Closed JohnAshburner closed 2 years ago
Sorry. Bad use of markdown. This is better...
% https://en.wikipedia.org/wiki/Rice_distribution
t = -nu.^2./(2*sig2);
% $L_{1/2}(t)$ is computed by:
L = (1-t).*besseli(0,-t/2,1)...
-t.*besseli(1,-t/2,1);
% Mean (expectation) of Rice distribution
f = sqrt(pi*sig2/2)*L
Hi @JohnAshburner
That should actually already be the case:
(I just implemented it the way you are doing it in spm_noise_estimate)
Maybe I am not using your function correctly Mikael. In estimate_noise, it seems to me that if mu_noise is not provided, the class with smallest variance is assumed to be the noise class. What should I provide as "mu_noise"? John suggests to use the class with smallest mean instead of smallest variance.
Sorry, I reopened.
I think I am a bit confused. JA wrote: "I'd guess the code uses the one with the smaller mean parameter", but I guess he meant variance, as that currently defines the noise class (the one with the smallest variance).
It also provides the mean - calculated the way JA suggests above - so we should base setting the noise class on the mean then?
We currently use the class with smallest sd (I think). Alternatives are: using the class with smallest mean parameter (i.e. the parameter returned by the RMM class), or the class with smallest expected mean. John suggests using the latter because when the data is in reality chi distributed instead of rice, the order of the mean parameters can be different from the order of the expected value (?)
Oh I misread you. So currently the RMM class returns the expected value of the distribution, not the mean parameter?
Yes, it should return exactly what JA proposes.
Ok I'll see if the switch works and will maybe rename the output of estimate_noise so it's clearer. Thanks for the help!
I haven't actually checked the code, but for some reason Klara was getting very high noise estimates compared on a dataset compared to what we were getting with a mixture of two chi distributions. My guess was that it was choosing the Rice distribution with the smaller mean parameter. It seems there must be another reason for the difference.
Taking the smaller variance should also be fine. For the t1w_mfc_3dflash_v1i_R4_0015/anon_s2018-02-28_18-26-190921-00001-00224-1.nii
file from the MPM example dataset, I get a variance estimate of 320.3 using spm_noise_estimate.m
(Rice mixture) and 539.0 from fitting a mixture of chi distributions. I'm not sure what nitorch would give.
Klara's nitorch experiments gave variances of 2856.5, 3392.1 and 2847.7 for the three runs, whereas our chi mixture model implementation gave an overall variance estimate of 386.8. This makes quite a difference to the strength of the denoising.
Where can I find the example dataset? I will try it myself :)
The link from https://hmri-group.github.io/hMRI-toolbox/ takes you to https://hmri-group.github.io/hMRI-toolbox/.

**AIM:**
Write the next part of the thread above on Rice-mixture noise estimation, picking up after its final message.

**EXTRACTED RECORDS:**
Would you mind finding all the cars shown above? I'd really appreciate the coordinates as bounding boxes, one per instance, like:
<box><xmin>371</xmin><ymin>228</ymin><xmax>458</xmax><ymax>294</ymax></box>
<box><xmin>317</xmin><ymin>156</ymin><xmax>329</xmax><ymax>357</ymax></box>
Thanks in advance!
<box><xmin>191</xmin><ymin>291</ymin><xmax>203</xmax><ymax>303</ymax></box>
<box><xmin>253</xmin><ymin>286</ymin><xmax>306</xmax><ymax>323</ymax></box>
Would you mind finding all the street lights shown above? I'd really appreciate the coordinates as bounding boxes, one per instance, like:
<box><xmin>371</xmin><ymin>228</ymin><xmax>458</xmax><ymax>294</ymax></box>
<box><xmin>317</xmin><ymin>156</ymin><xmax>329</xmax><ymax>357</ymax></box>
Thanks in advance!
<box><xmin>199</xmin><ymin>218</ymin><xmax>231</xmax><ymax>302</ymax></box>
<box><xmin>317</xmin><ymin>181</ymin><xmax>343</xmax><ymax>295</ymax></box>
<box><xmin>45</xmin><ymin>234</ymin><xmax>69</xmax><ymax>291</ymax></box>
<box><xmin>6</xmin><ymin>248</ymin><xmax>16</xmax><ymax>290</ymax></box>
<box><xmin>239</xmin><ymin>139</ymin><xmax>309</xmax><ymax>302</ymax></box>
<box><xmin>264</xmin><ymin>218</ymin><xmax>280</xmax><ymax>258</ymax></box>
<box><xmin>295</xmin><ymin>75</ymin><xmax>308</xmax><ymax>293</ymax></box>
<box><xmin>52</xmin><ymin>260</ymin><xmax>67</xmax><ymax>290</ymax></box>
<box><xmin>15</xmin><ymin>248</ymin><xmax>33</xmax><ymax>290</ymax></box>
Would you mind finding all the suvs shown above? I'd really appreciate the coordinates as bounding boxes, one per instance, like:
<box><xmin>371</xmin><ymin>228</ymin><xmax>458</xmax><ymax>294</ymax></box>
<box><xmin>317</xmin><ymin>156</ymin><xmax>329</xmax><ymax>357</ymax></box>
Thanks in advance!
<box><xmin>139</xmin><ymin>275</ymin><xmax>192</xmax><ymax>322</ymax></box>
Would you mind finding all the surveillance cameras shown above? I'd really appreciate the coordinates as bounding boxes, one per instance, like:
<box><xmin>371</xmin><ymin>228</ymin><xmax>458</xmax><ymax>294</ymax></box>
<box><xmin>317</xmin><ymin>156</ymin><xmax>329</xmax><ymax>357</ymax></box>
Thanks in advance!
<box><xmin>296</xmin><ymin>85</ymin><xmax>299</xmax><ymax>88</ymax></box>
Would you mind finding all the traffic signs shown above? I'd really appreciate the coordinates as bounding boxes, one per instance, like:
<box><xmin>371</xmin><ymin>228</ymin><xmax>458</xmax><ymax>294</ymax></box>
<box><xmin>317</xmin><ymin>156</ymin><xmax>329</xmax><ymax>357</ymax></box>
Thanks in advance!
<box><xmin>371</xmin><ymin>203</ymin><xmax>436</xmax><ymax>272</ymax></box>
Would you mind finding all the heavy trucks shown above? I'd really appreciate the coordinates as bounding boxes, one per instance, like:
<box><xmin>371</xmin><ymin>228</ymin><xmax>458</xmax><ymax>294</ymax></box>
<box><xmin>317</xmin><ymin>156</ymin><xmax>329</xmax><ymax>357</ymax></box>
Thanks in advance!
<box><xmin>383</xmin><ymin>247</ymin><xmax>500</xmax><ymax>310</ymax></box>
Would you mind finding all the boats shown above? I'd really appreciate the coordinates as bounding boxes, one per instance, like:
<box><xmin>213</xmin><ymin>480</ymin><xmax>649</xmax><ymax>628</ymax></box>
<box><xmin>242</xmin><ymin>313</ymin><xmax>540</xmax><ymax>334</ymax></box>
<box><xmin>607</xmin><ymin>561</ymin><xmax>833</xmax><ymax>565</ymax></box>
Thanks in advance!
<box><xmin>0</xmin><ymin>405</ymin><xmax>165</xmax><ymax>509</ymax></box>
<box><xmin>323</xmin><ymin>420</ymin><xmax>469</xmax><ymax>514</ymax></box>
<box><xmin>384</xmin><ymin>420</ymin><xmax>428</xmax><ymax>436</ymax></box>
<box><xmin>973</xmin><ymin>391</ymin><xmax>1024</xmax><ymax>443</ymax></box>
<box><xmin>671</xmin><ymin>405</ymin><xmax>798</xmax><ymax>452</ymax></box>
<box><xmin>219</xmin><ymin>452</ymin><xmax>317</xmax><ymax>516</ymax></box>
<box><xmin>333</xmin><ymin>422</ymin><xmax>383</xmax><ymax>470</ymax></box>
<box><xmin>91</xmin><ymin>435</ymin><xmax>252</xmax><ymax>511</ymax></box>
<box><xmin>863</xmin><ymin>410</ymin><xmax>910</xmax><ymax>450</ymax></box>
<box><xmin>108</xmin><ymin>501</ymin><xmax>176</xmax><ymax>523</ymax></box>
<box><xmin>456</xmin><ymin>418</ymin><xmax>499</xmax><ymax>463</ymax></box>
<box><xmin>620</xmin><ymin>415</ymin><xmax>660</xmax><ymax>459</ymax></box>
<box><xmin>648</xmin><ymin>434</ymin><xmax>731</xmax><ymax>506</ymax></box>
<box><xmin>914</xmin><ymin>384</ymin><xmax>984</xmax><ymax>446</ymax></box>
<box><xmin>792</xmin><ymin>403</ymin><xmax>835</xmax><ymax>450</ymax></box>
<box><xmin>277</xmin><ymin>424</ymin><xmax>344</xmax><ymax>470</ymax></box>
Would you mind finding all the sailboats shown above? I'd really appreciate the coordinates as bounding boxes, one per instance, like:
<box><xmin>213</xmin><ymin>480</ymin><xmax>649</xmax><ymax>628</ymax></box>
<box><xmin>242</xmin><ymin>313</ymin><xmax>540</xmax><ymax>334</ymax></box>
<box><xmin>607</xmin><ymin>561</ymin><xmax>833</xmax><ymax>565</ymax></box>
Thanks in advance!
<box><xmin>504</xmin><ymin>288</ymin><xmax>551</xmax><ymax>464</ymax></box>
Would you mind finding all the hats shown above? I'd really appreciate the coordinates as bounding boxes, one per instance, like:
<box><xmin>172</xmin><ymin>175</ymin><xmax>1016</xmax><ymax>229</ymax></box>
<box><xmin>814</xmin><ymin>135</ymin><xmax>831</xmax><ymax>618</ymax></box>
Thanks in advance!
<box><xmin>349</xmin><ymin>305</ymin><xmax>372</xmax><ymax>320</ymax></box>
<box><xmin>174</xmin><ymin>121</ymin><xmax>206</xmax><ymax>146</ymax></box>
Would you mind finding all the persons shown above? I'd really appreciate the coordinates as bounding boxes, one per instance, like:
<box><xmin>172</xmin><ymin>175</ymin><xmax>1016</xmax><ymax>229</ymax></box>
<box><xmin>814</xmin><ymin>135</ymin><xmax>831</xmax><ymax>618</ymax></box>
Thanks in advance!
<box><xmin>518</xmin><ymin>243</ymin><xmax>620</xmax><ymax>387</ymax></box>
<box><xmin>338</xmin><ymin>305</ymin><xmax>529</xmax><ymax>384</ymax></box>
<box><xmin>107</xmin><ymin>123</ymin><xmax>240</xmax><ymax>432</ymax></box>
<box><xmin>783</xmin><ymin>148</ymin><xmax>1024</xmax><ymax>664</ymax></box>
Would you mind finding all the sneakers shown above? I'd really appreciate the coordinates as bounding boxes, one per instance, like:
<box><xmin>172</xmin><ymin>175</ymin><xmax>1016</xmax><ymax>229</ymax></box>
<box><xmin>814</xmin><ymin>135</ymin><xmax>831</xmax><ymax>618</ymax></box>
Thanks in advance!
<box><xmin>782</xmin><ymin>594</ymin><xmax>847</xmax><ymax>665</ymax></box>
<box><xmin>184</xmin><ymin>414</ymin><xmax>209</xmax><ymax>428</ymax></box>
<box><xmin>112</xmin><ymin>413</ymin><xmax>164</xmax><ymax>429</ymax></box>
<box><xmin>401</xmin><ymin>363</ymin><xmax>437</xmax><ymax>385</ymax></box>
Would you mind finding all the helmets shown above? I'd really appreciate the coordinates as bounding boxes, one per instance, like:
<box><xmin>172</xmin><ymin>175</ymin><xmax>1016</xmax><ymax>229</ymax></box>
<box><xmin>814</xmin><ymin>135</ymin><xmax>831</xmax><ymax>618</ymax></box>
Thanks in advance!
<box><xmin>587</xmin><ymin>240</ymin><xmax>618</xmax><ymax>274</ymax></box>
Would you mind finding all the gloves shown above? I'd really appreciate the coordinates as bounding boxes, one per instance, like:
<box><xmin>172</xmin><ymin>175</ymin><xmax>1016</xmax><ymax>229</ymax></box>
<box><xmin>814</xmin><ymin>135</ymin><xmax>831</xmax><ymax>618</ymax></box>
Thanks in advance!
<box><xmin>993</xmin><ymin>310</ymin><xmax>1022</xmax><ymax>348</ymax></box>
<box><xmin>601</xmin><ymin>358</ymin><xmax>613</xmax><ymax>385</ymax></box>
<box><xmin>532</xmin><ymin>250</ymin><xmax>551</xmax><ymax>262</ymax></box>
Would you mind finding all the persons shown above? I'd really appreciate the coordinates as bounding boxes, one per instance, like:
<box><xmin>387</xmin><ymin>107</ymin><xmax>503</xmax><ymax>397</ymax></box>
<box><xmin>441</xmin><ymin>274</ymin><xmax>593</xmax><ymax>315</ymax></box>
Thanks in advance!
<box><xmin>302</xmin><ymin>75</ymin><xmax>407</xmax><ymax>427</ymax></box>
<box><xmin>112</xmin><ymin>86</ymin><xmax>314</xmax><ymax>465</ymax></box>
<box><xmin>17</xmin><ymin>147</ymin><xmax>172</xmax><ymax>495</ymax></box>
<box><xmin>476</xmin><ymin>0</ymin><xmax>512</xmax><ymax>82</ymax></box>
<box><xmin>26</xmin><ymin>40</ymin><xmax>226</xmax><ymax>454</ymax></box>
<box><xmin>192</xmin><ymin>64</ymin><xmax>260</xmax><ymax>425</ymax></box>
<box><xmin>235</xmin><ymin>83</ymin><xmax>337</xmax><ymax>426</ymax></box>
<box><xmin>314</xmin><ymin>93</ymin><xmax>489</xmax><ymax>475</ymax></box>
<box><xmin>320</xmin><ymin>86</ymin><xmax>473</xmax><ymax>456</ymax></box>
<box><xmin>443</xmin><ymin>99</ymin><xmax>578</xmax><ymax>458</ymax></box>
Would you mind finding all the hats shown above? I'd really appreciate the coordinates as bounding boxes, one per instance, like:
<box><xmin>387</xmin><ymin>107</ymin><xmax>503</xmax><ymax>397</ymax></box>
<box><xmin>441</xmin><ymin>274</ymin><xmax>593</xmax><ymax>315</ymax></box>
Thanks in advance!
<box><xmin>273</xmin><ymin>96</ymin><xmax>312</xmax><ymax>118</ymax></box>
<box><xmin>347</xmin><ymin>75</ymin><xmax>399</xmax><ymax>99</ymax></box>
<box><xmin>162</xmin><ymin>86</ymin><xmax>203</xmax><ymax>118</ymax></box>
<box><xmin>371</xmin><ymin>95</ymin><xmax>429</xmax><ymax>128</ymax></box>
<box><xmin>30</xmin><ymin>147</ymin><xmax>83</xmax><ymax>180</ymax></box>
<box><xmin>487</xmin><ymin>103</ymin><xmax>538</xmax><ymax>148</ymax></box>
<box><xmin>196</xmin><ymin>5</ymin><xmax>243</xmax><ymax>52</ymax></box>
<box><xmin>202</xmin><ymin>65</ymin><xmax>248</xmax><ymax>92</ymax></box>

**RESPONSE:**
Meant to say it takes you to https://owncloud.gwdg.de/index.php/s/iv2TOQwGy4FGDDZ.
nitorch's noise estimate gives a variance of 322.9 for t1w_mfc_3dflash_v1i_R4_0015/anon_s2018-02-28_18-26-190921-00001-00224-1.nii
, so very simillar to SPM I'd say.
Do you know what images Clara used for her experiments?
All very strange. She used the example hMRI dataset. Perhaps she forked an old version of nitorch, or a bug has since been introduced somewhere. My own Python skills are not up to the job of tracking down the problem.
I think I'm probably wasting your time, so maybe the issue should be closed.
There might still be a bug, maybe we can add Clara to this discussion, and I could ask her? Do you know if she has a github username?
I will try to compare on the hMRI dataset!
nitorch's noise estimate gives a variance of 322.9 for
t1w_mfc_3dflash_v1i_R4_0015/anon_s2018-02-28_18-26-190921-00001-00224-1.nii
, so very simillar to SPM I'd say.
Is there a proper way to print the noise estimate values? I currently just added a "print (sd_noise, sd_not_noise, mu_noise, mu_not_noise)" line in the estimate_noise and for the dataset https://owncloud.gwdg.de/index.php/s/iv2TOQwGy4FGDDZ/download?path=%2F&files=hmri_sample_dataset_with_maps.zip I get values around [50, 300, 70, 600] (roughly). So sd_noise^2 is about order higher than expected. Maybe I am just looking at the wrong thing?
Hi @plutoniusz
Thanks for looking into this :)
This is how I do it, and the results I get:
p = 'anon_s2018-02-28_18-26-190921-00001-00224-1.nii';
sd_noise = spm_noise_estimate(p);
disp(sd_noise) % 17.8982
from nitorch.tools.img_statistics import estimate_noise
p = "anon_s2018-02-28_18-26-190921-00001-00224-1.nii";
sd_noise = estimate_noise(p)[0]
print(sd_noise) # 17.9737
As you can see, for that image, the results are quite simillar. I have not tested it for all images in the sample dataset though.
Hi,
thank you. Yes, that works for me for the whole dataset. I have now identified that the values change once I also use nitorch.tools.qmri.io.GradientEchoMulti.from_fnames() that I used before creating maps with nitorch.tools.qmri.relax.greeq(). Based on what you sent I added that step:
from nitorch.tools.img_statistics import estimate_noise
import os
import nitorch.tools.qmri.io as qio
cwd = os.getcwd()
p = os.path.join(cwd, "MPM/t1w_mfc_3dflash_v1i_R4_0015")
#t1w = str(os.path.join(p, 'anon_s2018-02-28_18-26-190921-00001-00224-1.nii'))
t1w = []
for filename in os.listdir(str(p)):
if filename.endswith(".nii"):
t1w.append(str(os.path.join(p, filename)))
else:
continue
t1w = qio.GradientEchoMulti.from_fnames(t1w)
for e in t1w:
print(e)
sd_noise = estimate_noise(e.fdata())[0]
print(sd_noise)
# GradientEcho(shape=(280, 320, 224))
# tensor(59.0657, dtype=torch.float64)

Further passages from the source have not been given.